Here, Petitioner asserts the state court incorrectly determined that his state personal restraint petition (“PRP”) was untimely filed. Dkt. 1-1. While the Petition is not a model of clarity, the Petition alleges errors in the state post-conviction review process. Id. This is not cognizable under § 2254. Therefore, it would be futile to amend the Petition and the Court recommends the Petition be dismissed with prejudice. See Devaughn v. McDonell, 2017 WL 5157754, at *4 (C.D. Cal. Sept. 26, 2017), report and recommendation adopted, 2017 WL 5135544 (C.D. Cal. Nov. 6, 2017) (internal quotations and citation omitted) (“An attack on the petitioner's state post-conviction proceedings is an attack on a proceeding collateral to the detention and not the detention itself.”).
III. Certificate of Appealability
A petitioner seeking post-conviction relief under 28 U.S.C. § 2254 may appeal a district court's dismissal of the federal habeas petition only after obtaining a certificate of appealability (COA) from a district or circuit judge. See 28 U.S.C. § 2253(c). “A certificate of appealability may issue . . . only if the [petitioner] has made a substantial showing of the denial of a constitutional right.” 28 U.S.C. § 2253(c)(2). Petitioner satisfies this standard “by demonstrating that jurists of reason could disagree with the district court's resolution of his constitutional claims or that jurists could conclude the issues presented are adequate to deserve encouragement to proceed further.” Miller-El v. Cockrell, 537 U.S. 322, 327 (2003) (citing Slack v. McDaniel, 529 U.S. 473, 484 (2000)).
Reasonable jurists would not find it debatable that the Petition should be dismissed. Accordingly, this Court concludes Petitioner is not entitled to a certificate of appealability with respect to the Petition.
IV. Conclusion
For the above stated reasons, the Court recommends the Petition be dismissed with prejudice and a certificate of appealability not be issued. The Court also recommends all pending motions, including Petitioner's Motion to File a Brief in Support (Dkt. 7) be denied.
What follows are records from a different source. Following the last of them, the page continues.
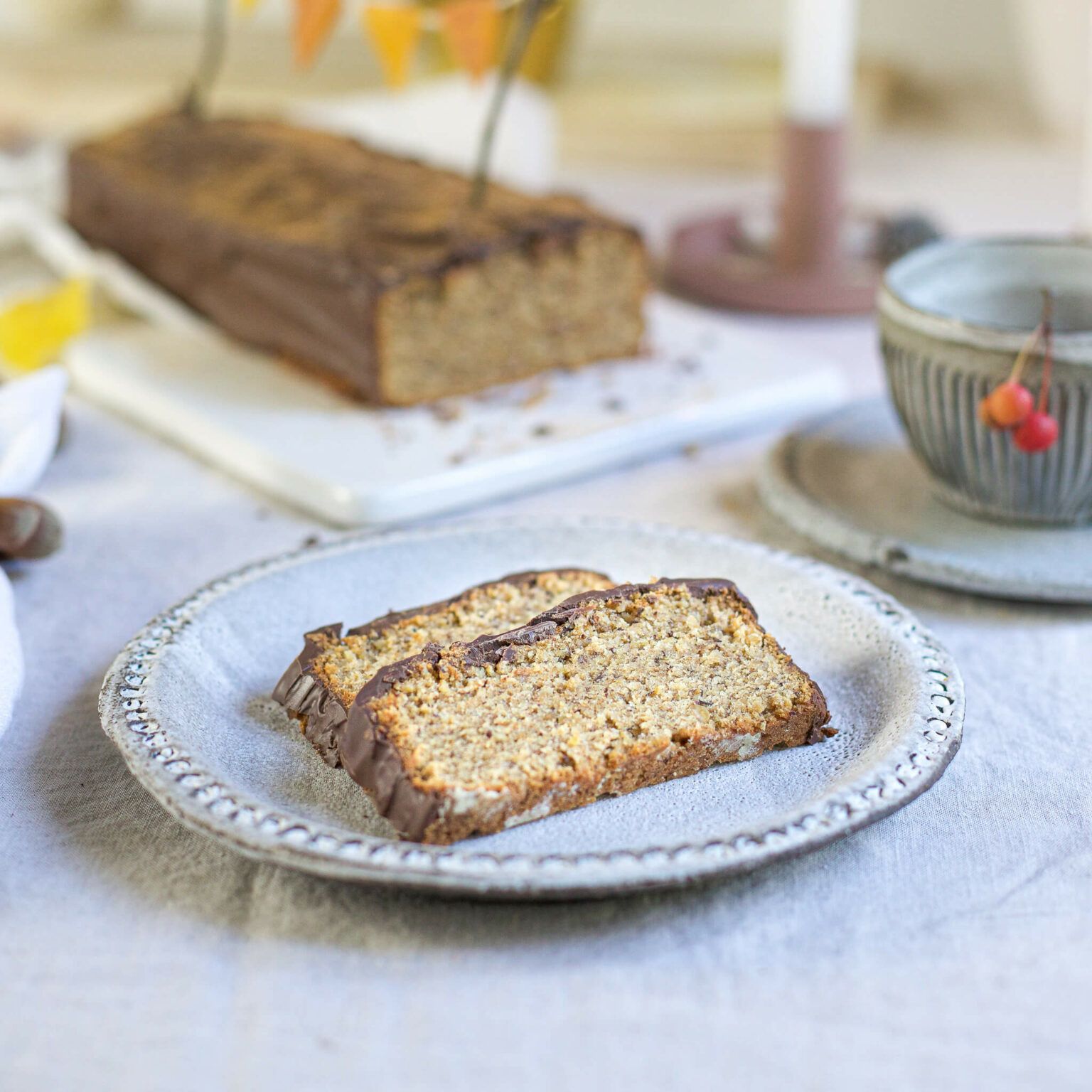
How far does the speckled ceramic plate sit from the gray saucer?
0.17 m

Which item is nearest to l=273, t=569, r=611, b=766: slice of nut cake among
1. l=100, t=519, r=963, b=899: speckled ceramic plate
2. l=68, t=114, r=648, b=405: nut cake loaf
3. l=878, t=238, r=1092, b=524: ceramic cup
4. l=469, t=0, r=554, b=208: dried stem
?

As the Court finds a certificate of appealability should not be issued and that the petition should not proceed further, the Court recommends any request for in forma pauperis on appeal be denied.
Pursuant to 28 U.S.C. § 636(b)(1) and Fed.R.Civ.P. 72(b), the parties shall have fourteen (14) days from service of this report to file written objections. See also Fed. R. Civ. P. 6. Failure to file objections will result in a waiver of those objections for purposes of de novo review by the district judge, see 28 U.S.C. § 636(b)(1)(C), and can result in a waiver of those objections for purposes of appeal. See Thomas v. Arn, 474 U.S. 140, 142 (1985); Miranda v. Anchondo, 684 F.3d 844, 848 (9th Cir. 2012) (citations omitted). Accommodating the time limit imposed by Fed.R.Civ.P. 72(b), the Clerk is directed to set the matter for consideration on August 11, 2023, as noted in the caption.